A tale of a bank, it’s loyal client, and a broken agreement

Once upon a time in Kampala, Uganda there was a bank called Commercial Bank of Africa (CBA) and a company named Kare Distribution Ltd. They had done business together, involving loans and accounts, but things went sour.

In 2018, they ended up in a lower court to sort out their disagreement. Instead of fighting it out in a long trial, both sides talked and came to an agreement on how to settle the matter. The court approved this agreement and made it official, like a binding promise between them.

But soon after, Kare wasn’t happy with the deal. They thought there was a big mistake in the agreement that changed what they really meant. So, in late 2018, Kare went back to the same lower court and asked the judge to look at it again and cancel the agreement. The judge, after hearing both sides, said no—the agreement was clear, and there was no good reason to change it. This happened in August 2021, and the judge ruled in favour of CBA, telling Kare to stick with the original deal.

Kare didn’t give up. They decided to take the fight to a higher court, the Court of Appeal, hoping for a different outcome. They quickly filed papers to challenge the lower court’s decision, without checking if they needed special permission first.

You see, in Uganda’s judicial system, not every decision from a lower court can be challenged automatically in a higher one—especially when it’s about rethinking an agreement like this. The rules say you have to ask the lower court for approval to go higher, and you only have 14 days to do that after the decision.

Meanwhile, something else had changed. Back in 2020, CBA had gone through a big shift. It transferred all its business—loans, accounts, everything—to another bank called NC Bank Uganda Limited. With approval from Bank of Uganda, NC Bank changed its name to NCBA Bank Uganda Limited. So, CBA as a separate company stopped existing, but NCBA took over all its old responsibilities, including this dispute with Kare. NCBA even sent letters to the courts to let them know they were now handling these matters.

When Kare filed their challenge to the Court of Appeal, the bank (now acting through NCBA) stepped in. They said, “Wait a minute—this challenge shouldn’t even be here. Kare didn’t get the required permission from the lower court, and now the time limit has passed. It is like trying to board a bus after it’s already left the station.” They asked the higher court to cancel Kare’s challenge altogether.

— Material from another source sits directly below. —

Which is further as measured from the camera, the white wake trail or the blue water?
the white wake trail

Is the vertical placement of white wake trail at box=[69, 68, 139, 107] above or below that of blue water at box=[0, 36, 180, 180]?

Kare fought back. First, they argued that CBA no longer existed, so how could a “ghost” company complain? They showed papers from the 2019 board decision where NCBA took over CBA’s assets. “This whole request from the bank is invalid because they’re not a real company anymore,” Kare said. But as a backup, Kare admitted the permission slip-up was their lawyer’s honest mistake.

“Don’t punish us for that,” they pleaded. “We trusted our lawyer, and this challenge raises important questions that deserve a fair hearing. If needed, let us fix it now and move forward.”

The bank replied that the transfer was all legal and proper. NCBA had inherited everything from CBA, including the right to defend this case. A previous judge had already looked into this and confirmed that CBA could not act on its own anymore, but NCBA could step in. “We’re the ones really involved here,” the bank explained.

The Court of Appeal, made up of three judges, listened carefully. They thought about the main issue: agreements like the one between CBA and Kare are special. When both sides agree to settle, the court just stamps it—no deep judging involved. So, challenging it later is not straightforward; you can’t just jump to a higher court without following the steps.

The judges agreed that Kare missed a key step by not asking for permission right away. And since the 14-day window had closed long ago (from August 19, 2021, to September 2, 2021), it was too late to fix. They could not bend the rules just because it was a lawyer’s error or because Kare thought their case was strong. Rules are rules to keep things fair and orderly.

The judges also addressed the company name mix-up. They said NCBA was the rightful stand-in for CBA, as the transfer included all old business dealings, like the loan issues with Kare. So, the bank’s request was valid.

In the end, on September 3, 2025, the Court of Appeal sided with the bank. They canceled Kare’s challenge, saying it never should have started without permission. Kare had to pay the bank’s expenses for all this trouble.

It was a lesson in following procedures carefully—sometimes, skipping a step can end the whole journey before it begins.